Records in a dataset
--------------------------------
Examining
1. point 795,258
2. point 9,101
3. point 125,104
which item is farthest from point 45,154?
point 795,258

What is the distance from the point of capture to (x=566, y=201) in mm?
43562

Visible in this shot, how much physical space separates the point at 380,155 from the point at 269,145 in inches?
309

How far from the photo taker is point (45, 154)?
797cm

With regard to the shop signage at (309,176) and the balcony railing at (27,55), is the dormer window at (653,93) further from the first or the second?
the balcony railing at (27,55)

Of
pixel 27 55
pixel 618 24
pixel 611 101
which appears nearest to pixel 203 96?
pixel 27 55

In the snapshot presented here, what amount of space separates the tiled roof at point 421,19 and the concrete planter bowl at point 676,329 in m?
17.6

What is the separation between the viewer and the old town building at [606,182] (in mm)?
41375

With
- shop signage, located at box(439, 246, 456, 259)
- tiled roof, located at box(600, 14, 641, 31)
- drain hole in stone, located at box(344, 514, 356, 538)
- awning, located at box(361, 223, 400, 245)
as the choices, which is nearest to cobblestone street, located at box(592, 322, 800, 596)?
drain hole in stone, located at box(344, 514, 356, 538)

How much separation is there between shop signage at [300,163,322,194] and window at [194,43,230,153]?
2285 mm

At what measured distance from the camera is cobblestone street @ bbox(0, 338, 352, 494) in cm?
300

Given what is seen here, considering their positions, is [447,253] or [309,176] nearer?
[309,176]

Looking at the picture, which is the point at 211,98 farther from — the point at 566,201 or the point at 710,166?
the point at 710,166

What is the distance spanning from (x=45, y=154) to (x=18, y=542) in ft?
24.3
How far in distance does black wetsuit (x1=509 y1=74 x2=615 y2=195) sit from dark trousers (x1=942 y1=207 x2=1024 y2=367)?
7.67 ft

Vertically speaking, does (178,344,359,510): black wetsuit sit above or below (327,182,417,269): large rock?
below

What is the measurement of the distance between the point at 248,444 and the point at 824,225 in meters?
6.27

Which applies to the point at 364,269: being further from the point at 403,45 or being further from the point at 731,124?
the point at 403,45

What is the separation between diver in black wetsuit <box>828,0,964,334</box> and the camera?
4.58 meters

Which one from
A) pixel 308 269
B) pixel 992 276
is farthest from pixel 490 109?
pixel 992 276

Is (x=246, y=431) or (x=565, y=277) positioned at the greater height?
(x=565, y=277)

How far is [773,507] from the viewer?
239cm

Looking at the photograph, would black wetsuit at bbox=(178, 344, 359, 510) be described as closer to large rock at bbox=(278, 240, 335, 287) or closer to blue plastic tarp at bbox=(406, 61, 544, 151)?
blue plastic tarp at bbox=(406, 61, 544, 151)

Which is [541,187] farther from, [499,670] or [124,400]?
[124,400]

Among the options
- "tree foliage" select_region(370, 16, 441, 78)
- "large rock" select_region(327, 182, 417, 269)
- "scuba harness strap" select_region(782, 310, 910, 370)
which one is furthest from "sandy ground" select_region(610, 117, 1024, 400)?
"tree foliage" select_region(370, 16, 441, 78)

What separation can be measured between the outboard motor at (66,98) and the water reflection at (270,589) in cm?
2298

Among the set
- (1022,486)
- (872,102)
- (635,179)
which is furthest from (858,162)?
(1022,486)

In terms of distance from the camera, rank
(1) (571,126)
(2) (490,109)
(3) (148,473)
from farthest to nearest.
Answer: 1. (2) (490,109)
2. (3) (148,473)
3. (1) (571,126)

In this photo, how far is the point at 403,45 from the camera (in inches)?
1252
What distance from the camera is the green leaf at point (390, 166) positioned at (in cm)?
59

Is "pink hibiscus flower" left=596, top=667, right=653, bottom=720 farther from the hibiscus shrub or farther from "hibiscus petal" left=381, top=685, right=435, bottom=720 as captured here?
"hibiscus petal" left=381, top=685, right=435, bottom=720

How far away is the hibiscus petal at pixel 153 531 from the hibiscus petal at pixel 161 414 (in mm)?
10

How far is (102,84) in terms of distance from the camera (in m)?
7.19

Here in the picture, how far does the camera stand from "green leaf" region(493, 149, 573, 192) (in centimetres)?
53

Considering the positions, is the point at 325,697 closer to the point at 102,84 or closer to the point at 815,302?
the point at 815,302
--------------------------------
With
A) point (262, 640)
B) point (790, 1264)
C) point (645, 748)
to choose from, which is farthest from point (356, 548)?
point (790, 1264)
--------------------------------
◆ Your goal
Gather every line of the listing that contains the word "positions".

◆ Solution to this exercise
Given what is seen here, considering their positions, is [447,253] or [309,176] nearer?
Considering the positions, is the point at 325,697 closer to the point at 102,84 or closer to the point at 815,302?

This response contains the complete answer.